IR and thermal input processing. Longwave infrared (LWIR) cameras operate in the 8–14 µm spectral band and produce 14-bit or 16-bit grayscale images that map temperature to intensity. The normalization approach matters significantly: simple min-max normalization across the full dynamic range washes out low-contrast targets. Adaptive histogram equalization (CLAHE) applied per-frame or per-region significantly improves target visibility in thermal imagery. Models trained on EO imagery must be retrained or fine-tuned on thermal data; cross-modal transfer does not work reliably.

Sensor fusion with LWIR and EO cameras. A common architecture pairs an EO camera (for classification detail and color discrimination) with an LWIR camera (for detection through camouflage and in low-light conditions). Fusing detections from two sensors requires extrinsic calibration (aligning their fields of view geometrically), temporal synchronization (ensuring frame timestamps align), and a fusion strategy — either early fusion (combining feature maps from both sensors), late fusion (combining detections from two independent models), or decision-level fusion (voting across independent detection outputs). Late fusion is the most common in deployed defense systems because it allows each sensor pipeline to be optimized and certified independently.

Ruggedized enclosures. IP67-rated enclosures (dust-tight, immersion-resistant) are the minimum for field-deployed computer vision hardware. MIL-STD-810H defines environmental test methods for shock, vibration, temperature cycling (operating range −40°C to +71°C for most ground vehicle applications, −54°C to +85°C for aviation), humidity, and altitude. Hardware must be qualified to the applicable MIL-STD test sequences before deployment. Thermal management within sealed enclosures — preventing GPU junction temperature from exceeding safe limits without fan or vented cooling — typically requires conduction cooling through the enclosure wall to a heat spreader or vehicle chassis.
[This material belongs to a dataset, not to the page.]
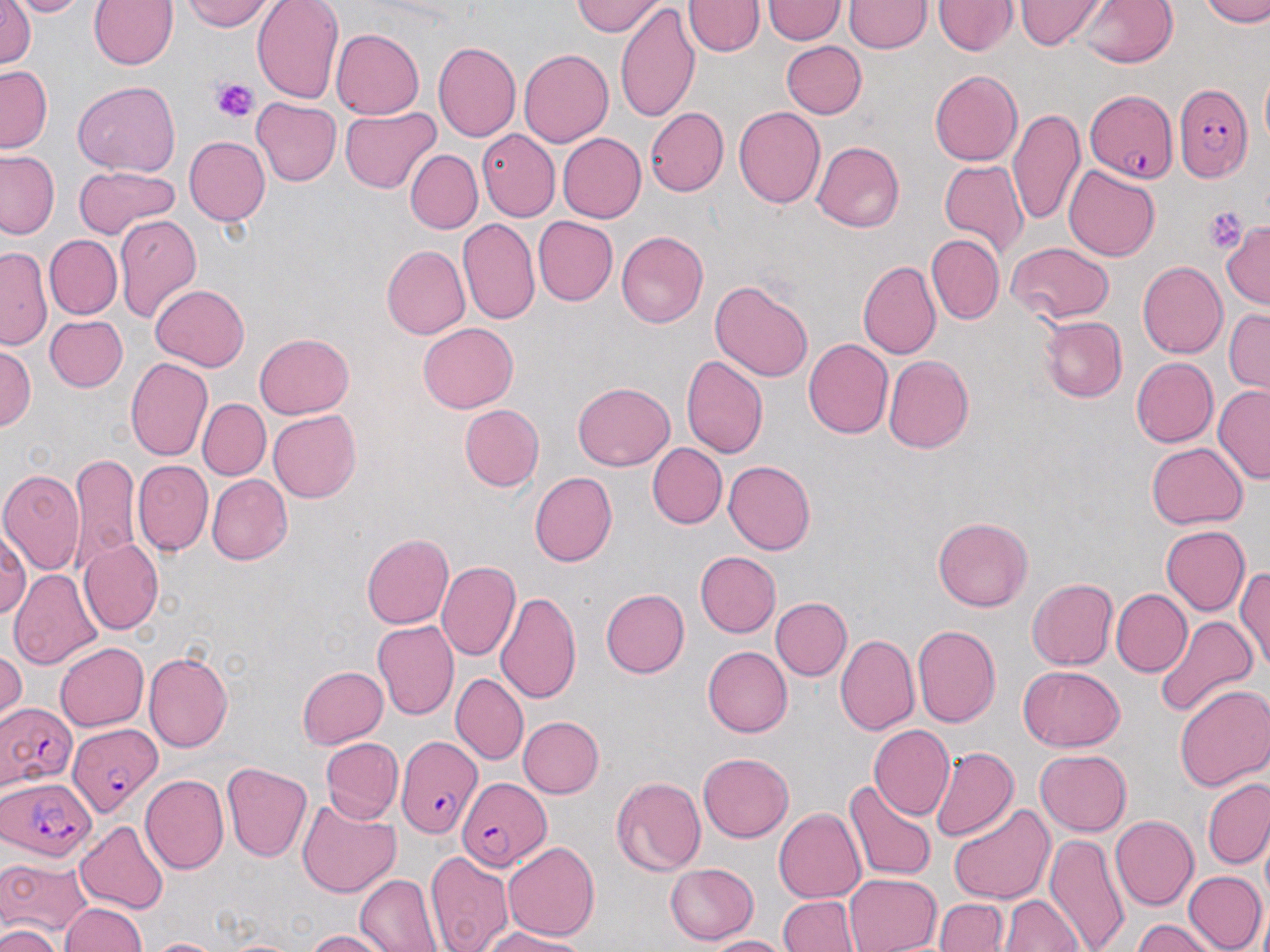 Approximate bounding boxes as [x1, y1, x2, y2] in pixels. Uninfected red blood cell locations: [1, 0, 35, 70], [4, 0, 95, 17], [179, 0, 277, 32], [251, 0, 343, 103], [1077, 0, 1179, 67], [1201, 0, 1270, 27], [89, 1, 178, 70], [573, 1, 667, 36], [684, 1, 764, 57], [762, 1, 846, 44], [843, 1, 931, 53], [932, 1, 1018, 56], [1014, 1, 1109, 49], [615, 3, 700, 125], [331, 29, 424, 120], [781, 40, 867, 118], [433, 42, 522, 142], [519, 49, 613, 148], [0, 65, 51, 152], [929, 70, 1022, 167], [1261, 70, 1270, 149], [73, 82, 179, 176], [252, 98, 341, 187], [734, 106, 826, 208], [1008, 106, 1084, 226], [340, 107, 440, 193], [645, 108, 728, 196], [476, 129, 560, 222], [548, 133, 634, 304], [558, 133, 647, 223], [184, 136, 270, 225], [812, 141, 905, 232], [405, 149, 482, 235], [0, 150, 59, 239], [940, 159, 1029, 259], [73, 165, 180, 239], [1065, 165, 1160, 261], [114, 213, 202, 322], [533, 215, 617, 306], [457, 218, 539, 326], [1220, 221, 1270, 310], [616, 231, 709, 328], [926, 234, 1003, 325], [45, 235, 122, 319], [1007, 242, 1114, 324], [381, 245, 470, 339], [0, 246, 52, 349], [859, 259, 941, 360], [1137, 261, 1228, 359], [710, 279, 813, 383], [150, 284, 249, 372], [1224, 308, 1269, 396], [45, 315, 127, 391], [1038, 315, 1126, 403], [419, 323, 518, 413], [254, 333, 355, 419], [803, 338, 893, 439], [0, 344, 36, 431], [681, 355, 768, 459], [883, 355, 975, 453], [125, 356, 212, 461], [1131, 357, 1219, 447], [572, 381, 673, 470], [1213, 385, 1270, 485], [197, 399, 270, 480], [460, 404, 544, 491], [268, 410, 361, 503], [1146, 442, 1247, 528], [647, 443, 727, 528], [69, 451, 141, 572], [133, 460, 212, 556], [723, 460, 815, 555], [0, 468, 85, 573], [530, 472, 617, 567], [207, 474, 292, 565], [932, 517, 1032, 612], [0, 524, 30, 623], [1161, 526, 1251, 615], [361, 533, 454, 629], [78, 539, 163, 635], [695, 551, 781, 637], [436, 562, 522, 661], [1235, 565, 1270, 672], [9, 568, 103, 670], [1027, 578, 1118, 670], [601, 588, 689, 678], [1112, 589, 1192, 676], [495, 590, 582, 704], [771, 597, 852, 680], [1153, 616, 1259, 719], [373, 620, 459, 720], [912, 624, 1001, 728], [836, 634, 919, 736], [55, 643, 148, 731], [703, 646, 793, 737], [0, 648, 25, 730], [144, 652, 233, 752], [1018, 665, 1125, 752], [297, 666, 388, 748], [450, 672, 527, 765], [1173, 683, 1270, 792], [517, 716, 604, 798], [869, 725, 955, 820], [321, 737, 404, 822], [930, 747, 1018, 843], [1036, 750, 1131, 836], [698, 752, 793, 842], [222, 763, 314, 863], [139, 775, 229, 875], [610, 777, 706, 877], [1203, 778, 1270, 869], [844, 780, 936, 880], [296, 798, 400, 898], [948, 802, 1055, 906], [774, 807, 866, 903], [1110, 815, 1198, 910], [76, 820, 168, 915], [1045, 834, 1130, 952], [502, 842, 600, 942], [425, 850, 514, 952], [0, 855, 91, 938], [665, 863, 759, 945], [1183, 871, 1267, 952], [355, 873, 443, 951], [844, 873, 942, 952], [999, 895, 1083, 951], [777, 896, 860, 951], [933, 899, 1009, 951], [59, 903, 147, 952], [1134, 919, 1220, 952], [2, 924, 62, 952], [479, 927, 589, 951], [303, 929, 394, 951], [705, 935, 790, 952], [142, 938, 229, 952]. Plasmodium falciparum-infected red blood cell locations: [1174, 83, 1252, 181], [1084, 89, 1179, 182], [1, 701, 77, 790], [68, 722, 161, 817], [396, 730, 479, 838], [457, 775, 551, 870], [1, 777, 96, 862]. Platelet locations: [210, 77, 258, 123], [1203, 206, 1249, 253]. Slide-level diagnosis: Plasmodium falciparum. Light microscopy. One field of a larger specimen. Image is 1270×952 pixels. Captured at 1000x magnification. May-Grünwald-Giemsa-stained preparation. Thin blood smear.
Model update mechanisms in the field are a frequently overlooked deployment requirement. A model that performs well in summer vegetation may degrade significantly in winter or urban terrain. The deployment pipeline must support cryptographically signed model packages pushed to field devices via a secure update channel, with rollback capability if the new model degrades performance.